Looted by Nazis, Then Restituted, Two Old Master Paintings Head to Auction
An upcoming Christie's sale features two 17th century Dutch works tied up in WWII
On July 8, Christie’s will hold an Old Masters Evening Sale, covering several centuries’ worth of art history and featuring works by Sir Anthony van Dyck and Bernardo Bellotto. The history documented in these paintings and the role they play in art history itself is critically important, to be sure, but that’s not the only history at work here. As a new article by Angelica Villa at ARTnews points out, two of the paintings up for sale were restored to their original owners after an investigation into wartime looting by the Nazis.
The paintings in question are Jan Davidsz. de Heem’s Banquet Scene with Musicians and Shuffle Board Players and Dirk Hals and Dirck van Delen’s A Merry Company in a palatial interior. According to the article, the two paintings together should fetch a price between $5.2 million and $8.5 million.
“The works’ original owner, Jacob Lierens, lived in Amsterdam and … was forced to sell his collection at [a] 1941 auction in Amsterdam, when the city was under Nazi occupation,” Villa wrote. “In 1943, Lierens and his wife, Johanna, were arrested and detained in the Westerbork transit camp in northeastern Netherlands. They were later released in exchange for payment and went into hiding.”

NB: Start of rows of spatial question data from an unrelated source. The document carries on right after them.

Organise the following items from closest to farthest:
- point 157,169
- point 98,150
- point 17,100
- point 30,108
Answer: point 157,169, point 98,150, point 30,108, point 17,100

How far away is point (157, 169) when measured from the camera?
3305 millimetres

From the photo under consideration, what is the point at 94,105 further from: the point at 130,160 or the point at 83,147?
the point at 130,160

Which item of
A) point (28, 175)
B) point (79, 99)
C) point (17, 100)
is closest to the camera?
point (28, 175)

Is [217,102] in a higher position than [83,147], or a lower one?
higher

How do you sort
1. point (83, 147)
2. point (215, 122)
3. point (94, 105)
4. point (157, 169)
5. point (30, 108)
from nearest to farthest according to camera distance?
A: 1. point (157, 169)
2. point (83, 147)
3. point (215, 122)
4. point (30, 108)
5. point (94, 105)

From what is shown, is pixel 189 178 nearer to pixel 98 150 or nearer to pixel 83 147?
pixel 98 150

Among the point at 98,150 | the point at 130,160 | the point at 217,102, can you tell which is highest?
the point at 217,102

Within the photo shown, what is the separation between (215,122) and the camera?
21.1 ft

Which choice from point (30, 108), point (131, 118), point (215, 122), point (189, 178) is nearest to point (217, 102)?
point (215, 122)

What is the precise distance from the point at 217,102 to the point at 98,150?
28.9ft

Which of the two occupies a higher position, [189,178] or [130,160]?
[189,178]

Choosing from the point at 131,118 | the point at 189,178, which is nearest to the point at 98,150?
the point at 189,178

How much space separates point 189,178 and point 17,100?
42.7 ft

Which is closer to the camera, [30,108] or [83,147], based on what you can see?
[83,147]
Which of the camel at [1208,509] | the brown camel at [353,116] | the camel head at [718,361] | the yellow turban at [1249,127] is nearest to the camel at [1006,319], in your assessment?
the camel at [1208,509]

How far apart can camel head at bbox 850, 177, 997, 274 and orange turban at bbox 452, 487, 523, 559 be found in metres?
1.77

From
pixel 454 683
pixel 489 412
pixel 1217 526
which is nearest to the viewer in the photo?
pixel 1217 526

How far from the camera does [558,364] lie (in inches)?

Instead of ending up in a museum of looted art planned by Adolf Hitler, they were recovered by the Monuments Men and placed in care of the Dutch government. Decades later, a committee recommended that the paintings be returned to the Lierens family. In 2019, this restitution took place.
And now, there’s a new chapter dawning for the works in question, after almost a century of movement related to one of the bleakest periods of world history.